/---
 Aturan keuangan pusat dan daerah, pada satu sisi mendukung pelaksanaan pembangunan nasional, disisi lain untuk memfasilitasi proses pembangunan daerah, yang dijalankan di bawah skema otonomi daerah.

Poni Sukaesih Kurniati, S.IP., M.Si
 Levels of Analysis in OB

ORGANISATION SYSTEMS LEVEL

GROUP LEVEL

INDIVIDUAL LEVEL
\---
/---
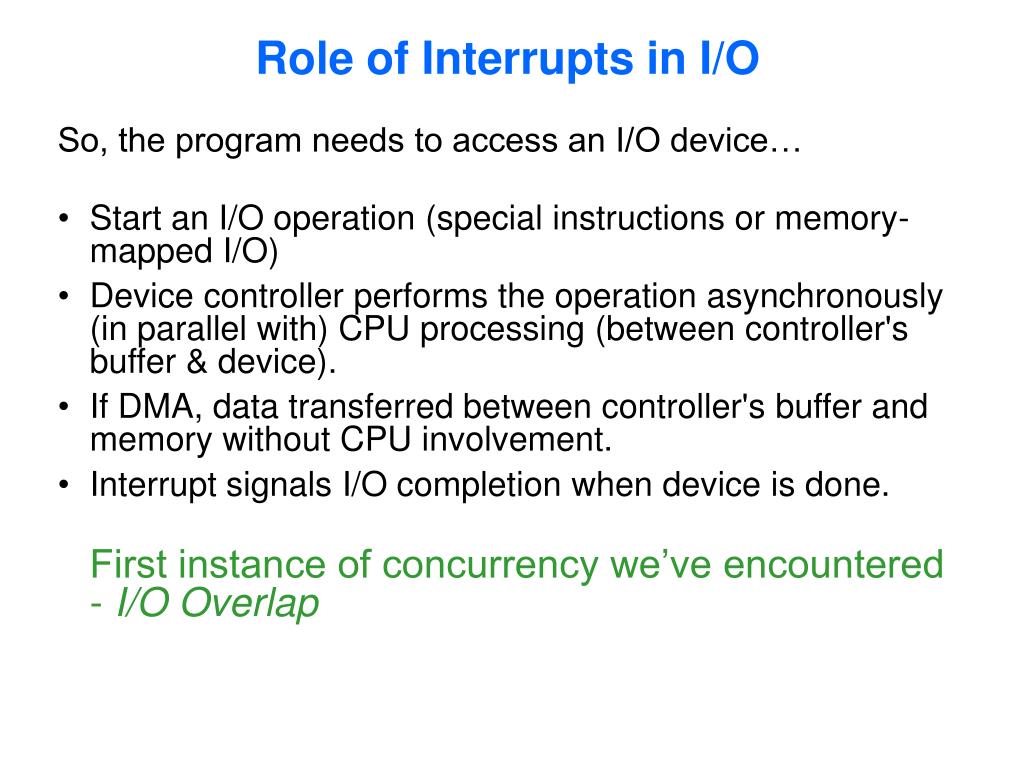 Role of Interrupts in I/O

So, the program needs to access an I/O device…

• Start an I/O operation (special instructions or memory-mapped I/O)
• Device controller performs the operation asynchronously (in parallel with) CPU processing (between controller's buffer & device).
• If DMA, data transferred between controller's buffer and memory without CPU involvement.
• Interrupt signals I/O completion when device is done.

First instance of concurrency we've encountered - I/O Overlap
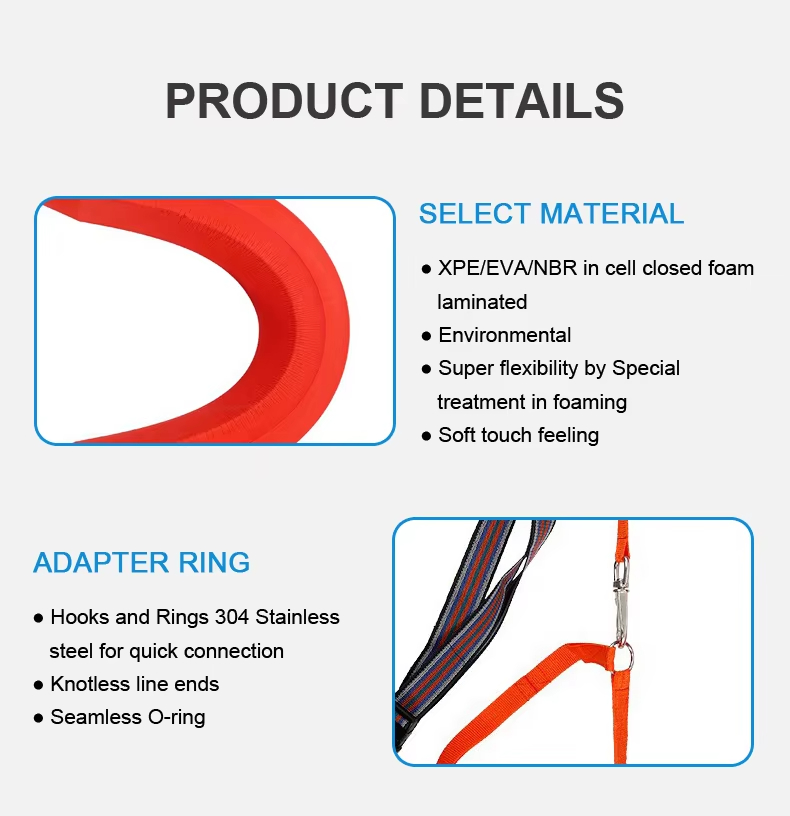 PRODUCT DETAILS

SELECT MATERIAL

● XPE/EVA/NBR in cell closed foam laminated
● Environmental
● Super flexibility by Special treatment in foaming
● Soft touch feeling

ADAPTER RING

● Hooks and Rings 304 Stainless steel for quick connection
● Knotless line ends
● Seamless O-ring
\---
/---
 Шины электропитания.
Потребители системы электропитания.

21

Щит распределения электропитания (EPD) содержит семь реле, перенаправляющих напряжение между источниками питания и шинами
\---
### Required action
In the records above, find the line with "Aturan keuangan pusat"; write out exactly that line and each one after it, stopping after the line with "INDIVIDUAL LEVEL".

### Finished exercise
 Aturan keuangan pusat dan daerah, pada satu sisi mendukung pelaksanaan pembangunan nasional, disisi lain untuk memfasilitasi proses pembangunan daerah, yang dijalankan di bawah skema otonomi daerah.

Poni Sukaesih Kurniati, S.IP., M.Si
 Levels of Analysis in OB

ORGANISATION SYSTEMS LEVEL

GROUP LEVEL

INDIVIDUAL LEVEL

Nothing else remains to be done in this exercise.